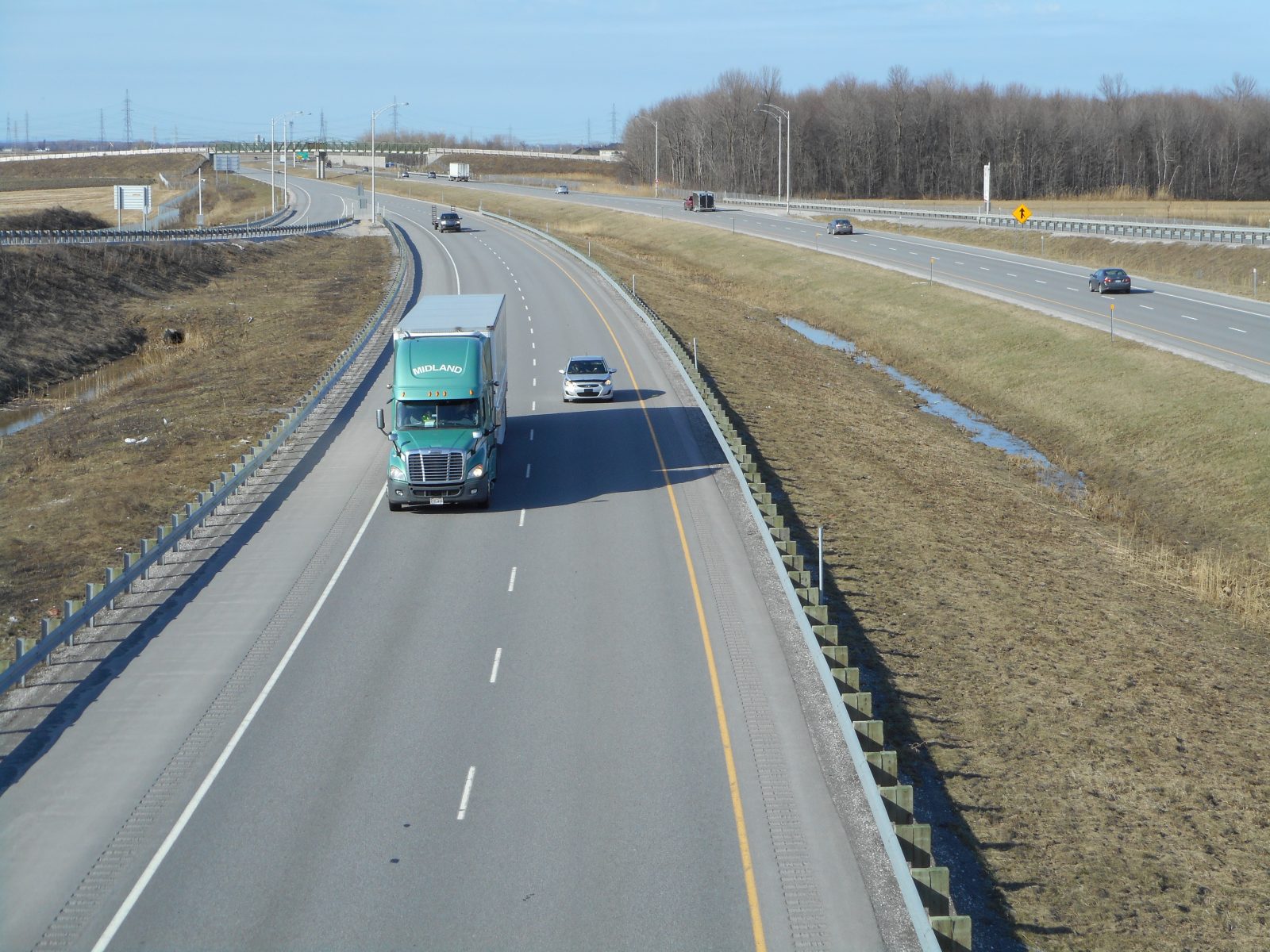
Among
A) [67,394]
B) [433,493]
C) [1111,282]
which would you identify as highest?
[1111,282]

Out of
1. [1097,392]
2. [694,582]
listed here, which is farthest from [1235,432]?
[694,582]

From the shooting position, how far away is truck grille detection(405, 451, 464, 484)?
27.3 metres

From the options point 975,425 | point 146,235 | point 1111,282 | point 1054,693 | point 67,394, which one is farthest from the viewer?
point 146,235

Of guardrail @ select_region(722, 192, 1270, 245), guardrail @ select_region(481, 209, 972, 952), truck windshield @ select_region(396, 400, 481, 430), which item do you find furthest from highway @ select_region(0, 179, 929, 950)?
guardrail @ select_region(722, 192, 1270, 245)

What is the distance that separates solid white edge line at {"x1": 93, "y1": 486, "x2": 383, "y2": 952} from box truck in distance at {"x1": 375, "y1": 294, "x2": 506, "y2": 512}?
3149 millimetres

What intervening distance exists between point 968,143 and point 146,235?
121 m

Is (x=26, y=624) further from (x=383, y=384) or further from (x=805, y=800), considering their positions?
(x=383, y=384)

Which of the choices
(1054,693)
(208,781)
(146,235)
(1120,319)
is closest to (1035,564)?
(1054,693)

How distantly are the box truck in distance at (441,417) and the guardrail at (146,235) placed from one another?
49453 millimetres

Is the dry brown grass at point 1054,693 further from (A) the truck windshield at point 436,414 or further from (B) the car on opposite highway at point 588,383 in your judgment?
(A) the truck windshield at point 436,414

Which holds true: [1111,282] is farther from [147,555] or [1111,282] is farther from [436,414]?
[147,555]

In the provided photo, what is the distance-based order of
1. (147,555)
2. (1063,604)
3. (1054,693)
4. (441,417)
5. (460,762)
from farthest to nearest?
(441,417) → (1063,604) → (147,555) → (1054,693) → (460,762)

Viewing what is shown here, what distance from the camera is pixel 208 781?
52.2 ft

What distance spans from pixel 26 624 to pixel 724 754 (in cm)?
1461
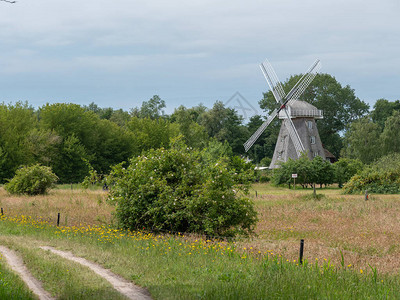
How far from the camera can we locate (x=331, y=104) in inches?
4168

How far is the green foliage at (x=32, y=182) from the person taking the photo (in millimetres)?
41188

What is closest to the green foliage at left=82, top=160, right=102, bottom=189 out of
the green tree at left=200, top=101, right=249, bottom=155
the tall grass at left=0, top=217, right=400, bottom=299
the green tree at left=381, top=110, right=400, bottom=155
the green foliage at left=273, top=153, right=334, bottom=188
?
the tall grass at left=0, top=217, right=400, bottom=299

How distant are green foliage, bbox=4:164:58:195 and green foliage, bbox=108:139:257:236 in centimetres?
2281

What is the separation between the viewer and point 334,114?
107125 mm

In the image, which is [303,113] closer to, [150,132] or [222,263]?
[150,132]

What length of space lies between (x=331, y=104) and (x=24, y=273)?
329ft

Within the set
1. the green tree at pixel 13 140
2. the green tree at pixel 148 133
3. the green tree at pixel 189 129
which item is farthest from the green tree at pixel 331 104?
the green tree at pixel 13 140

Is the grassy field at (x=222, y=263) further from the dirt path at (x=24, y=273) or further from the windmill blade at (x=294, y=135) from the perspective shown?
the windmill blade at (x=294, y=135)

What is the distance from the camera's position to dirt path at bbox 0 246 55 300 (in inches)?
395

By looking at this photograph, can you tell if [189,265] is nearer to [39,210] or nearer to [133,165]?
[133,165]

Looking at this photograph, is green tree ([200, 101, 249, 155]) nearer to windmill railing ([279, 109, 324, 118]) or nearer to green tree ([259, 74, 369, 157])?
green tree ([259, 74, 369, 157])

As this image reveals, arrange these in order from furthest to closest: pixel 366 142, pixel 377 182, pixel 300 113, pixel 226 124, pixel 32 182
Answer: pixel 226 124
pixel 366 142
pixel 300 113
pixel 377 182
pixel 32 182

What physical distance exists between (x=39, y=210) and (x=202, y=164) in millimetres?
12746

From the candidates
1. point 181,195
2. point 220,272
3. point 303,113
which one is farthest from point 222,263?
point 303,113
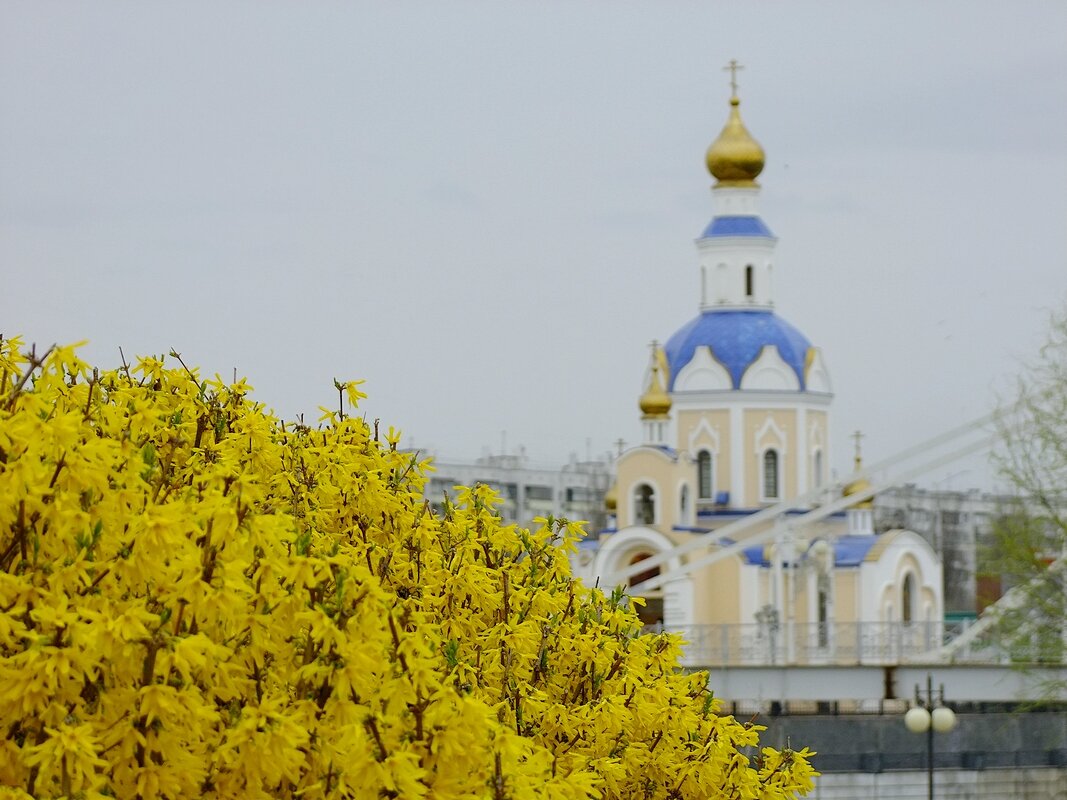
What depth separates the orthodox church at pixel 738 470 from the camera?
50.2 m

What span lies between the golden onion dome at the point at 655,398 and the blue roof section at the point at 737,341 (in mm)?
691

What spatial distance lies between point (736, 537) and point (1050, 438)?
26.4 m

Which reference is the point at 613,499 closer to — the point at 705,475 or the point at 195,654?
the point at 705,475

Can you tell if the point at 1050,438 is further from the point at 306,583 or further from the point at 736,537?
the point at 736,537

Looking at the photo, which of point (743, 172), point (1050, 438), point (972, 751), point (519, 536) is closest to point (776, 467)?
point (743, 172)

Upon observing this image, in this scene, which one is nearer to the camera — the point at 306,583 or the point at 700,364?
the point at 306,583

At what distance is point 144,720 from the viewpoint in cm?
624

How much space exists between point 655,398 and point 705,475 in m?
2.47

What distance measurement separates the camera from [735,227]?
52.8 m

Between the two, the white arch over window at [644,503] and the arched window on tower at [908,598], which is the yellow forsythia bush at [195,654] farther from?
the arched window on tower at [908,598]

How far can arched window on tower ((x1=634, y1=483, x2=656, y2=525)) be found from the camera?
5172 centimetres

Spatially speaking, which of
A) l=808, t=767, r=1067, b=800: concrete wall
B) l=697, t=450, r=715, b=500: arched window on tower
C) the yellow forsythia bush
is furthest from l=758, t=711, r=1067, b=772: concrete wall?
the yellow forsythia bush

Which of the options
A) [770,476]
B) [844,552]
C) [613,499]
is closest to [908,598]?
[844,552]

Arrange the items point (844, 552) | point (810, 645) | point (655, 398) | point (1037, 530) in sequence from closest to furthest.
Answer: point (1037, 530) < point (810, 645) < point (844, 552) < point (655, 398)
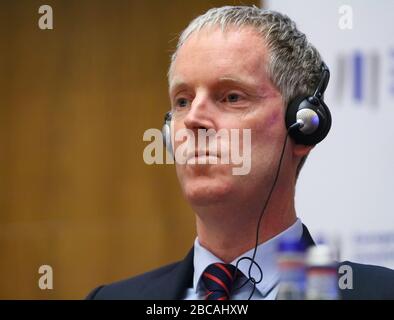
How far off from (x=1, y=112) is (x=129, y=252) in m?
0.46

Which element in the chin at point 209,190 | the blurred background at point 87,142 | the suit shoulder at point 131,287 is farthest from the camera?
the blurred background at point 87,142

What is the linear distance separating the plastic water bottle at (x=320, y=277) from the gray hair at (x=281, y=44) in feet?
0.90

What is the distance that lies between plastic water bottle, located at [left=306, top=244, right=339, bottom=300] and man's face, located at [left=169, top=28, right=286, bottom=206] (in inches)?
5.6

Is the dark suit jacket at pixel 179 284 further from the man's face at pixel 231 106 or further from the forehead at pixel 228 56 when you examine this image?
the forehead at pixel 228 56

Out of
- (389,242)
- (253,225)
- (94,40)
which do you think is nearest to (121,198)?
(94,40)

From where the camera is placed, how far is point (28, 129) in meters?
1.61

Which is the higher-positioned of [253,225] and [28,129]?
[28,129]

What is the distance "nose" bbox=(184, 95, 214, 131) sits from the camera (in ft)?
3.62

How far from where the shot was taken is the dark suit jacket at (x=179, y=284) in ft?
3.66

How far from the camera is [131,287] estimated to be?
125 cm

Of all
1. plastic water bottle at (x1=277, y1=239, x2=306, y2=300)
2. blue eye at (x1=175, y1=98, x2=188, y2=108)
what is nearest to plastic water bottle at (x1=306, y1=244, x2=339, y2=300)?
plastic water bottle at (x1=277, y1=239, x2=306, y2=300)

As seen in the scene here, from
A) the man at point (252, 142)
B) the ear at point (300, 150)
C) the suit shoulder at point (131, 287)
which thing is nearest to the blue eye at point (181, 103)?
the man at point (252, 142)

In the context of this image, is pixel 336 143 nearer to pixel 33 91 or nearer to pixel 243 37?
pixel 243 37

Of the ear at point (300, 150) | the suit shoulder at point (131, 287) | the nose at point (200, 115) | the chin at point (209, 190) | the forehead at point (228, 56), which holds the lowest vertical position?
the suit shoulder at point (131, 287)
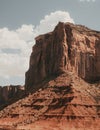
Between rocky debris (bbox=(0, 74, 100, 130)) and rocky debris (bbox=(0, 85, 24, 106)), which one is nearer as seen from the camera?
rocky debris (bbox=(0, 74, 100, 130))

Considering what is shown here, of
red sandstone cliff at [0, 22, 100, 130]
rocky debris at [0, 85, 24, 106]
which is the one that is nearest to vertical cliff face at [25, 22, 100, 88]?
red sandstone cliff at [0, 22, 100, 130]

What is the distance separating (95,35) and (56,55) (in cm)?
1577

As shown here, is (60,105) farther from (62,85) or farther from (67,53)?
(67,53)

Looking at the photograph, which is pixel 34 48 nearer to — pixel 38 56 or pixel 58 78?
pixel 38 56

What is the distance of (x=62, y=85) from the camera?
4884 inches

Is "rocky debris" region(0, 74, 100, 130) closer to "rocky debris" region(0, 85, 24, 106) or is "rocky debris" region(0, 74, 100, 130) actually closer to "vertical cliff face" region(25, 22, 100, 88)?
"vertical cliff face" region(25, 22, 100, 88)

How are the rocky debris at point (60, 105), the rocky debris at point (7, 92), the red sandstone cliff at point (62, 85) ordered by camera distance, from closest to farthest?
1. the red sandstone cliff at point (62, 85)
2. the rocky debris at point (60, 105)
3. the rocky debris at point (7, 92)

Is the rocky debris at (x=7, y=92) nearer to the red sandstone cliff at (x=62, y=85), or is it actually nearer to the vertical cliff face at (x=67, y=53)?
the red sandstone cliff at (x=62, y=85)

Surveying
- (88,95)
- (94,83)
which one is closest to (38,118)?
(88,95)

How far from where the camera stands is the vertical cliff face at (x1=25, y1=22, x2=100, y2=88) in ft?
440

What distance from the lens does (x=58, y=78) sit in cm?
12950

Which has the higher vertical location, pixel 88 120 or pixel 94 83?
pixel 94 83

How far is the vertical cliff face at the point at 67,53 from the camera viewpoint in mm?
134250

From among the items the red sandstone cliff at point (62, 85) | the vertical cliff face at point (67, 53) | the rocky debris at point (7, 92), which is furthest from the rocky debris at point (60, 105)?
the rocky debris at point (7, 92)
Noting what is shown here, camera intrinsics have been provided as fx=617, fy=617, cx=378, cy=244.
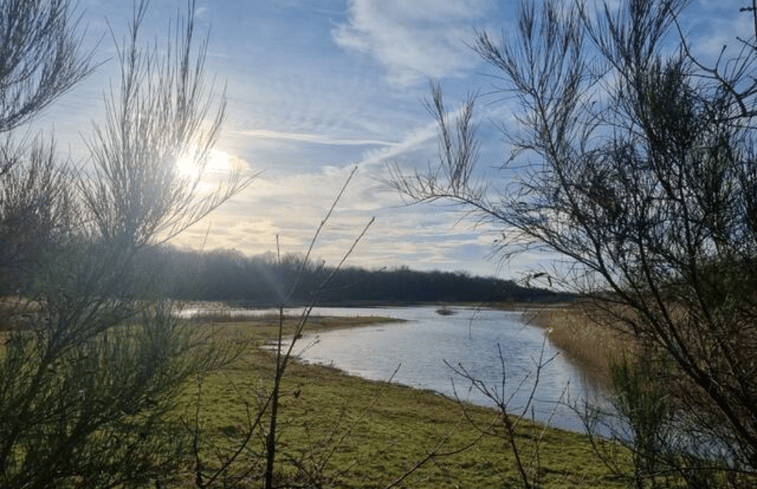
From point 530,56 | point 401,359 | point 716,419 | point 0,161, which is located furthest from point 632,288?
point 401,359

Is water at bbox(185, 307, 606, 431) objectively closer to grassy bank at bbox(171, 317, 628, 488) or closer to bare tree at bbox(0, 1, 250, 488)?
grassy bank at bbox(171, 317, 628, 488)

####################

• _WHAT TO DO_: Turn the lines of the rows above, starting with the line that contains "From the options" and going on through the line that contains "49453 millimetres", into a numbered list with the blank lines left out.

• _COMPLETED EXERCISE_:
1. From the options point 975,425 | point 146,235 | point 1111,282 | point 1054,693 | point 67,394, which one is farthest from the viewer?
2. point 146,235
3. Of guardrail @ select_region(722, 192, 1270, 245), guardrail @ select_region(481, 209, 972, 952), truck windshield @ select_region(396, 400, 481, 430), which item do you find furthest from highway @ select_region(0, 179, 929, 950)?
4. guardrail @ select_region(722, 192, 1270, 245)
5. What is the distance that separates solid white edge line at {"x1": 93, "y1": 486, "x2": 383, "y2": 952} from box truck in distance at {"x1": 375, "y1": 294, "x2": 506, "y2": 512}?
6. 3149 millimetres
7. What intervening distance exists between point 968,143 and point 146,235?
8. 121 m
9. Is (x=26, y=624) further from (x=383, y=384) or further from (x=805, y=800), considering their positions?
10. (x=383, y=384)
11. Which of the choices
12. (1054,693)
13. (208,781)
14. (146,235)
15. (1120,319)
16. is closest to (1035,564)?
17. (1054,693)
18. How distantly are the box truck in distance at (441,417) and the guardrail at (146,235) placed from one another?
19. 49453 millimetres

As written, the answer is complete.